Sunday, June 13, 2010

Summing Up Heroes Characters

Well Heroes has been denied another season after the last mediocre one, so that little journey ended right along side Lost and Dollhouse. But let's take a look back at the characters of the show and their very flawed traits. This is another issue of Sum Ups.

1. Peter Petrelli

A former hospice nurse who discovers he has the ability to mimic other peoples' powers. I've gotta say, in the end Peter was the only real hero on the show Heroes. I mean he has his obvious personal problems that he tries to deal with, but also he is the only one who can deal with those problems while going out and saving people. No one else on the show had as much initiative to save others like Peter, they were all just too easily distracted or stupid. Oh Peter, why couldn't the rest be as badass as you?

2. Hiro Nakamura

The nerdy Japanese cubicle worker who discovers he has the very confusing and limited ability to control space and time. Next to Claire, Hiro was kind of the poster boy for Heroes. He was a comic book obsessed, geeky, and often childlike young man with big dreams of saving the world. Unfortunately those dreams that were very well into his reach were always overshadowed when he decided to go on roadtrips with his buddy Ando, accidentally time travel to an upcoming plot point, or go on supposedly important missions that just end up wasting time. Seriously, Hiro has as much control over his time travel powers as the raiders had over the Lost Ark. Also he is just stupid. Sure there are moments when he seems like he's growing up and learning, but due to inconsistant writing, he never learns from his mistakes and is always incompetent. One of the last examples of the stupid things that happen to Hiro: a kinda-sorta telepathic person tries to alter Hiro's mind so that he will be on the side of evil. What happens though? Hiro instead had his mind scrambled so that he would only speak and act in a hyper fanboy way, meaning Hiro would say random things like "there can be only one," call his best friend "Robin," a mental asylum "Arkham," and the villain "insert comic villian name here." To the telepath with confusing powers who tried to turn Hiro to the dark side I ask: HOW DO YOU FUCK UP THAT BAD!!!

Exercise data:
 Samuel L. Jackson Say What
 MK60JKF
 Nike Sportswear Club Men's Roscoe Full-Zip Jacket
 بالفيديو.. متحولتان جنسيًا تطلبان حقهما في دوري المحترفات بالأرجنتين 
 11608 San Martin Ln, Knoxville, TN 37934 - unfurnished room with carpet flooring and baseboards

...

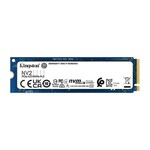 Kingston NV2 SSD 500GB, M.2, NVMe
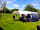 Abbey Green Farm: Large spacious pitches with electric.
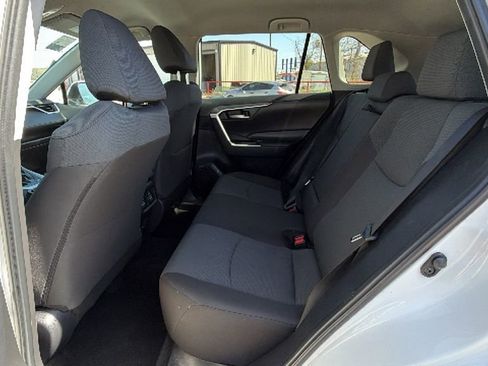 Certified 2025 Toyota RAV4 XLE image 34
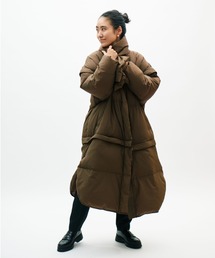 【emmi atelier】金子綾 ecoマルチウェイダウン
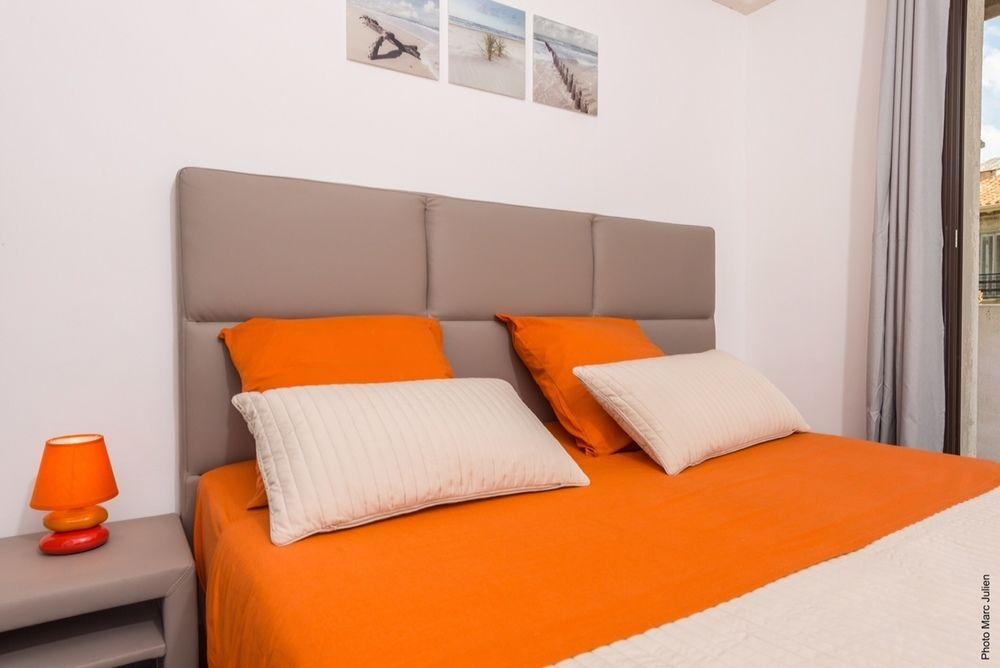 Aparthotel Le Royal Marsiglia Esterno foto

* * *

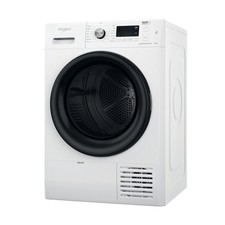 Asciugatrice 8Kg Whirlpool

Parts of the exercise:
- A) Repeat the Heroes character post word for word from "Well Heroes has" to "of Sum Ups.".
- B) In the Heroes character post, what job did Peter Petrelli hold before he discovered his ability?

Results of the tasks:
- A)
Well Heroes has been denied another season after the last mediocre one, so that little journey ended right along side Lost and Dollhouse. But let's take a look back at the characters of the show and their very flawed traits. This is another issue of Sum Ups.

- B) He was a hospice nurse.